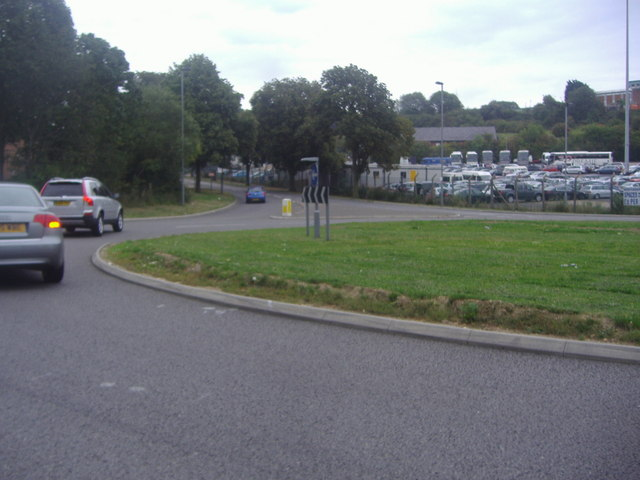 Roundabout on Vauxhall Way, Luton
++++++++++++++++++++
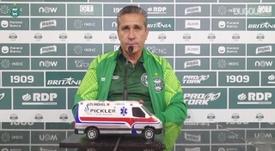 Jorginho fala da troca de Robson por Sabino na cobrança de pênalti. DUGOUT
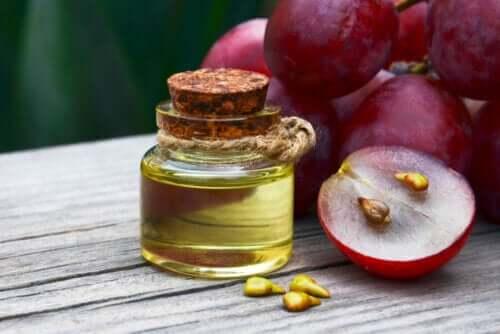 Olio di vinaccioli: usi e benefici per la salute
++++++++++++++++++++
Copy out the listing above from the line containing "Jorginho fala da" to the line containing "Olio di vinaccioli: usi", both included, exactly as written and minus the images.

 Jorginho fala da troca de Robson por Sabino na cobrança de pênalti. DUGOUT
 Olio di vinaccioli: usi e benefici per la salute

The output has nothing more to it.